This repository contains code and analysis for the CAFA-6 (Critical Assessment of Function Annotation) Protein Function Prediction competition on Kaggle.
CAFA-6 is a competition focused on predicting protein functions from sequences using Gene Ontology (GO) and Human Phenotype Ontology (HPO) terms. The goal is to develop computational methods that can accurately predict the biological functions of proteins whose functions have not yet been experimentally determined.
cafa-6-protein-function-prediction/
├── data/
│ ├── raw/ # Original competition data
│ ├── processed/ # Preprocessed features and datasets
│ └── external/ # External datasets (UniProt, GO annotations, etc.)
├── docs/
│ └── literature/ # Research papers and documentation
├── notebooks/ # Jupyter notebooks for EDA and experiments
├── src/
│ ├── models/ # Model architectures
│ ├── features/ # Feature engineering
│ ├── utils/ # Helper functions
│ └── visualization/ # Plotting utilities
├── submissions/ # Competition submissions
├── models/ # Saved models
└── logs/ # Training logs
- Python 3.10+
- CUDA-capable GPU (recommended)
- Anaconda or Miniconda
- Clone this repository:
git clone <repository-url>
cd cafa-6-protein-function-prediction- Run the setup script:
./setup.shOr manually:
# Create conda environment
conda env create -f environment.yml
# Activate environment
conda activate cafa6
# Install additional dependencies
pip install -r requirements.txt- Deep Learning: PyTorch, TensorFlow, Transformers
- Protein Analysis: BioPython, Fair-ESM, ProteinBERT
- Graph Processing: NetworkX, PyTorch Geometric, DGL
- GO Analysis: GOAtools, Pronto
- ML Tools: Scikit-learn, Optuna, W&B, MLflow
- BLAST-based similarity search
- Feature engineering (amino acid composition, physicochemical properties)
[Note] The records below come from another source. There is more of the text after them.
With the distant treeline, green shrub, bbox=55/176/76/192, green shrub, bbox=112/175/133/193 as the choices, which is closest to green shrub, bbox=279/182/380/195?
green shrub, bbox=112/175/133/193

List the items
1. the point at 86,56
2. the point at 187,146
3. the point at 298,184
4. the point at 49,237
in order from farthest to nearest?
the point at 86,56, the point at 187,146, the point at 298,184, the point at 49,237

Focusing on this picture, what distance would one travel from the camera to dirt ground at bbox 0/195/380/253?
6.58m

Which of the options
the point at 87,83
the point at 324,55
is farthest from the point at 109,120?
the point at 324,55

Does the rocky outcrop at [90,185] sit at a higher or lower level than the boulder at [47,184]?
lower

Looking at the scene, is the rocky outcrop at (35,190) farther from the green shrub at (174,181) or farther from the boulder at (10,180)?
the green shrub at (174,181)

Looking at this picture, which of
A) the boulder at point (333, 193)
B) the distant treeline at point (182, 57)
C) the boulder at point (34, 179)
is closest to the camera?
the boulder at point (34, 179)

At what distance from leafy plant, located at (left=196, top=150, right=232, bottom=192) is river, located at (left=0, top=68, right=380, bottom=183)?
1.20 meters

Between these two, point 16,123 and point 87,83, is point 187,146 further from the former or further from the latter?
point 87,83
- Traditional ML models (Random Forest, XGBoost)
- Protein Language Models (ESM, ProtBERT)
- Graph Neural Networks for GO hierarchy
- Multi-task learning for GO categories (MF, BP, CC)
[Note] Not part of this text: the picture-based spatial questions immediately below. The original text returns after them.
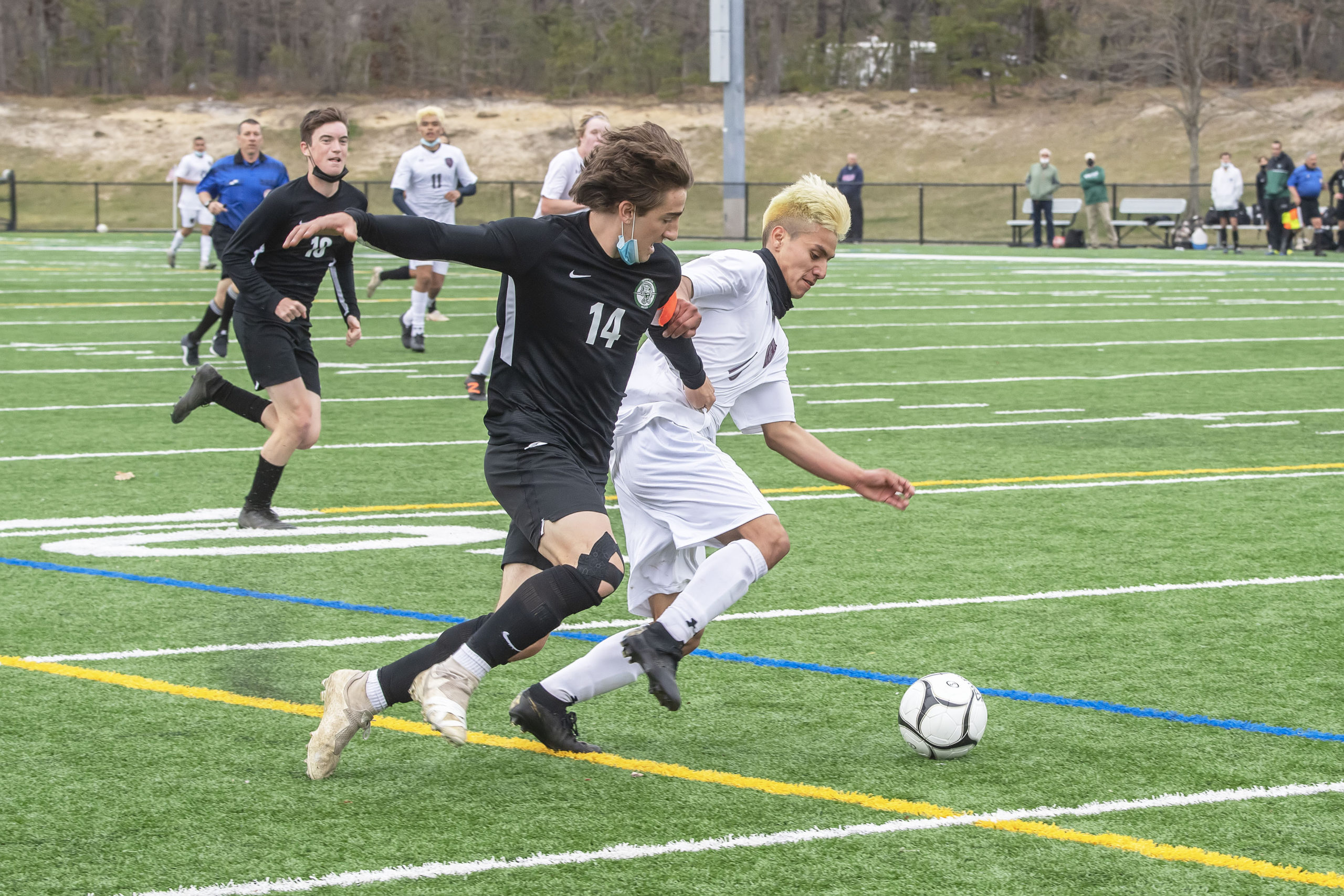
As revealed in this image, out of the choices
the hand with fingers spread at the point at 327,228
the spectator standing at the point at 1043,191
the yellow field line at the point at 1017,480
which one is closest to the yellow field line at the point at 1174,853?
the hand with fingers spread at the point at 327,228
- Transformer architectures
- Fmax score (harmonic mean of precision-recall)
- Ontology-aware metrics
- Cross-validation with temporal splits
- Download competition data from Kaggle
- Explore the data using notebooks in
notebooks/ - Run baseline models from
src/models/ - Experiment with advanced architectures
See docs/literature/ for key CAFA papers and methodologies.
This project is for the Kaggle CAFA-6 competition. Please refer to competition rules for usage restrictions.